[[ Excerpted passage, beginning ]]

Kim (Julia Boracco Braaten) is passionate about climbing, looking forward to a long summer's adventure at a climbing camp in WOLF SUMMER. Because her mom, Cecilie (Line Vernda), has left Kim overnight at home alone before the camp is to begin, she isn't informed when the camp is canceled. Now, completely on her own, Kim decides to take off and climb Norway's East Wall, a treacherous, steep mountainside that is a climbing challenge even for experts. Kim's journey is quickly aborted when she falls and is badly hurt. Taking shelter in a lean-to deep in the forest, Kim comes face to face with an injured wolf and her pup. It's a stand-off, until the wolf and girl are confronted together by a dangerous predator. A remarkable friendship begins when they all survive. Soon Kim becomes the only ally the wolves have when she discovers that the mom and pup are being pursued by team of relentless shepherd/hunters, one of them maniacal, who are aware that the wolf has killed their sheep. Kim's quest to save the wolves is complicated when her mom, finally aware of the girl's plan, arrives home and sets out to find her daughter.
Is it any good?

[[ Excerpted passage, end ]]

What this task involves: Rewrite the paragraph in the plot summary above that begins "Kim (Julia Boracco Braaten) is passionate about climbing" as a shorter version that keeps its main facts.

[[ Exercise data, beginning ]]

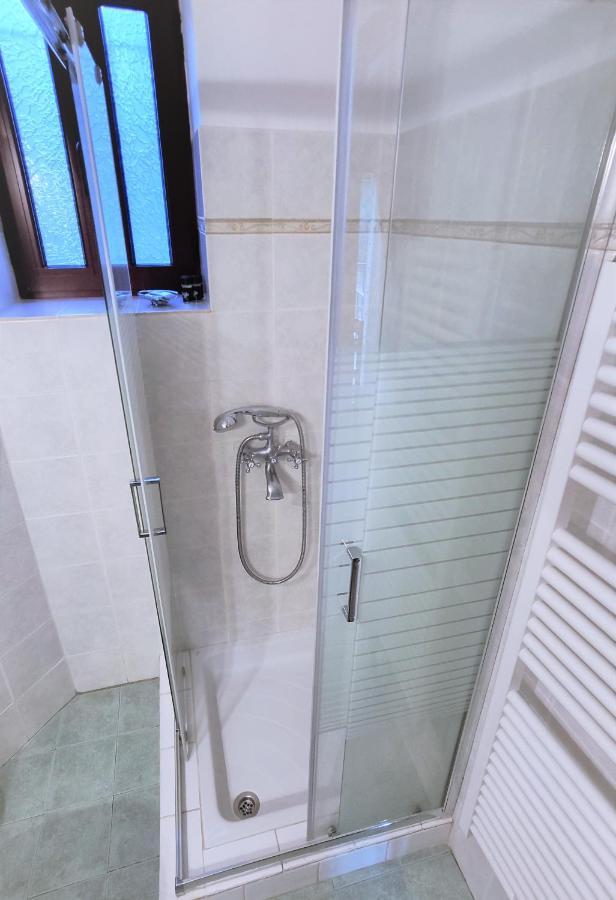 Φιλοξένια Studios Vitina Bagian luar foto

[[ Exercise data, end ]]

Result of the exercise: In WOLF SUMMER, Kim (Julia Boracco Braaten), a keen climber, is left home alone overnight by her mom, Cecilie (Line Vernda), and never learns that her summer climbing camp has been canceled. On her own, she sets out to climb Norway's treacherous East Wall but falls and is badly hurt. Sheltering in a forest lean-to, she meets an injured wolf and her pup. After they survive a dangerous predator together, a friendship forms. Kim becomes the wolves' only ally against shepherd/hunters, one of them maniacal, who are pursuing the wolf for killing their sheep. Meanwhile, her mom returns home, learns of Kim's plan, and goes looking for her.